Village in Pembrokeshire, Wales

Stepaside is a village six miles north of Tenby, Pembrokeshire, in the community and parish of Amroth. The population in the 2011 census was 619.

Once home to both coal and iron mines, it is now a holiday hamlet with a few houses and caravan parks. The Stepaside Heritage Park is situated on the road between it and Wisemans Bridge. Nearby towns and villages include Kilgetty and Amroth.

Information signs at Stepaside state that Stepaside got its name when Oliver Cromwell and his army passed through on their way to Pembroke. Cromwell is reported to have asked people in his way to step aside.

The Old Dramway runs from Stepaside (starting at the Heritage Park) to Wisemans Bridge beach and pub.
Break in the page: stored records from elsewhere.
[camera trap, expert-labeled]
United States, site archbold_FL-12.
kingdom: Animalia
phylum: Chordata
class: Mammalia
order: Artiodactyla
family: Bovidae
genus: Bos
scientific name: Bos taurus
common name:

The Dramway is a man-made fine gravel pathway which is flat. The pathway is suitable for bicycles, pushchairs, disabled scooters and walkers of all levels and is a bridleway. This is a popular shortcut for holiday makers and locals to the beach, Wisemans Bridge pub, Coppet Hall and Saundersfoot Harbour. The Dramway is 2+1/2 mi long from Stepaside to Saundersfoot Harbour and during the holiday season many walkers and cyclists can be seen using this path which meets Route 4 cycle route at Wisemans Bridge.

Stepaside is a holiday hamlet with the nearest shops and community facilities one mile away in Kilgetty. Properties in Stepaside range from old stone cottages, new-build contemporary houses, bungalows, and converted buildings such as The Old School which is now residential and a block of apartments.